The field where they played soccer wasn’t far. Especially when she walked with purpose. Her long, strong legs got her there in no time, and when she stepped onto the empty, slightly overgrown fields, she dropped the ball and kicked it hard. She jogged after the ball into the center of the field and stopped it with her foot. She looked up into the churning gray sky. There was a flash of lightning and then several seconds later, the rumble of thunder.
She knew the juju to prevent being struck by lightning, a variation of the rain-deflecting juju one used when caught in a downpour. Sunny chuckled bitterly to herself and kicked her soccer ball. “Let it strike,” she muttered as she worked the ball with her fast feet. Back, to the side, tapping it in the air and catching it with the bottom of her foot behind her back, kick it lightly forward, behind, around. She smiled as she moved and dribbled the ball. She did a turn and kicked it back toward the other goal.
She ran across the field and shot it into the goal, the soft whisper of net against ball making her heart leap with a familiar joy. She grabbed the ball with her feet and worked it across the field to the other side and did it again. And then she did it again.

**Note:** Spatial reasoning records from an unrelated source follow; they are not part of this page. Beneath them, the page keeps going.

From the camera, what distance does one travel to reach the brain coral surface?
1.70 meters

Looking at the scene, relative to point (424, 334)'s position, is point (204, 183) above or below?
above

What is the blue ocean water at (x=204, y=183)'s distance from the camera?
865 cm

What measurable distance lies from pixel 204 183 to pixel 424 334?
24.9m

All alone under the churning sunless sky, she enjoyed her own footwork, imagining that she was playing a one-on-one game against herself. The air rushed in and out of her lungs. She threw off her sandals so she could feel the hard, uneven ground with her tough feet.

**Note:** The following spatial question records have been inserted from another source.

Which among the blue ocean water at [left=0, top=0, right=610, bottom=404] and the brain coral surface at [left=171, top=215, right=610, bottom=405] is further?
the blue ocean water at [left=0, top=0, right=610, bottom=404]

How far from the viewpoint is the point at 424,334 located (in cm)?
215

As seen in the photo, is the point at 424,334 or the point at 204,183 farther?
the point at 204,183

She imagined she was trying to move the ball around her self, and this made her feet move faster. She did a bump and run, shoving herself out of the way and then taking off with the ball across
the field. She laughed, because it had almost felt like she’d shoved someone. She’d shot the ball directly at the goal when she realized it. And her realization was immediately verified when the ball didn’t go in. Instead, it was deflected by a seemingly invisible force.

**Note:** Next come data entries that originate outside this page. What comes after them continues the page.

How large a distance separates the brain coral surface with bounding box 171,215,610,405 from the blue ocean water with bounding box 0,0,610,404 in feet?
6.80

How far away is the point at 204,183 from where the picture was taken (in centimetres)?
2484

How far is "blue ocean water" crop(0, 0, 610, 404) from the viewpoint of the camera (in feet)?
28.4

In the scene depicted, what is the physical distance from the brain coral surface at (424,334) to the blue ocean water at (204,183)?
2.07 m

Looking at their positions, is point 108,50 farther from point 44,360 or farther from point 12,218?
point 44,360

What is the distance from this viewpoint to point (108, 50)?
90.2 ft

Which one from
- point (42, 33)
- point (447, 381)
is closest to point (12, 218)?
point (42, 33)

Then the force became visible, and Sunny thought for a moment lightning had struck the field. She stood before the goal as the ball rolled to her feet. She rested a bare foot on it and wiped sweat from her brow. All the movement had cleared her mind, eased her muscles, and filled her with joy. Nevertheless, it was almost as if the clarity made it so that the anger could flow through her blood more easily. It flooded her system so hot and full that the world around her seemed to swell.
“Why’d you leave?” she shouted.
Then she blasted the soccer ball right toward the blurred but bright yellow figure standing in the goal. The ball sailed through it, and then the blur dissolved to nothing. Sunny stood there staring with wide eyes. Raindrops began to fall.
“I had to attend a meeting.”
Sunny felt fury and surprise flip her belly as the rain came down harder. “A meeting?” she shouted. “You . . . you left me to go to a meeting?” Hot tears squeezed from her eyes and mixed with the cool rain.
“Rain Shelf yourself,” Anyanwu said.
“I can’t!” Sunny snapped. But maybe she could, now that Anyanwu was near. She decided to try, bringing out her juju knife. She blinked away tears as she worked the simple Rain Shelf juju and immediately the rain stopped falling on her, as if she held an umbrella.
“You’re foolish,” Anyanwu said. “And needy. And insecure.”
Now the tears came harder for Sunny, and she plopped down on the grass. The squelchy wetness of the grass felt as awful as she felt. When she looked up, she found herself facing a figure of soft, glowing yellow light. They stared at each other for what felt like minutes. Around them, heavy rain splashed down, lightning flashed and thunder responded. They sat in the middle of the soccer field, and for the moment, to Sunny there was no one else on earth.